The 1968 team had that attitude he was talking about. It was a never-say-die type of team that came from behind in the seventh inning or later to win 40 times in that season. They also had their share of bench-clearing brawls. "I don't condone fighting, or any of that stuff," he says. "But you have to draw a line someplace when you think somebody's taking advantage of you. That's part of being a team. These guys are very tight. These guys live together all summer long. When you're winning, you don't let anybody take advantage of you."
A Bonderman Comeback?
Jeremy Bonderman is hoping for a new life in baseball. Yesterday, he underwent Tommy John surgery to repair his throwing arm. He's reportedly hoping to make a bid for a job in the majors next season. He made his debut with the Tigers in 2003 as a 20 year-old, and won't turn 30 until October.
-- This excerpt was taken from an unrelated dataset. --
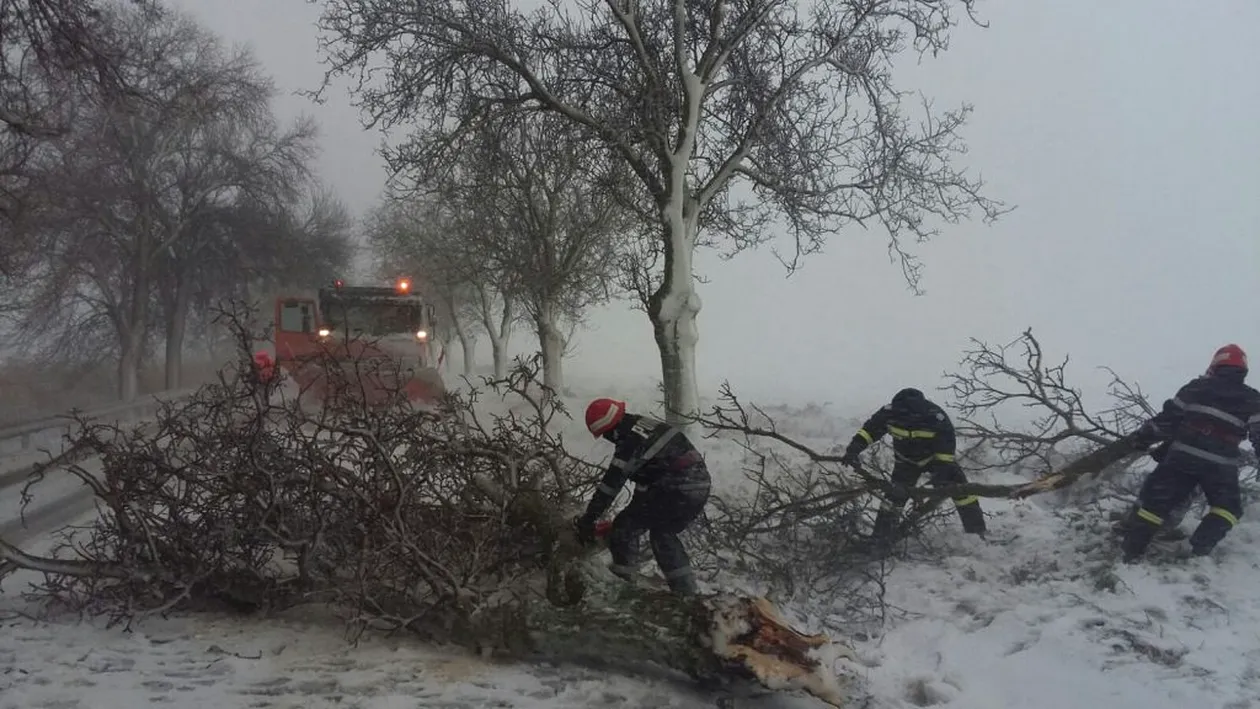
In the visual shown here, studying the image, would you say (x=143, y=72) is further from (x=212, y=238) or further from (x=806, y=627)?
(x=212, y=238)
Leyland was surprised to hear the news. "You're kidding," he said. Bonderman, who was once viewed as a potential future ace, hasn't pitched in the majors since 2010 when he went 8-10 and had an ERA of 5.53 in 29 starts. His appeared to be on the verge of a great career until 2008, when he underwent shoulder surgery for a blood clot. He was never the same. It robbed him of a lot of his velocity. "He's one of the good guys, good for him," says Leyland. "I hope it works out."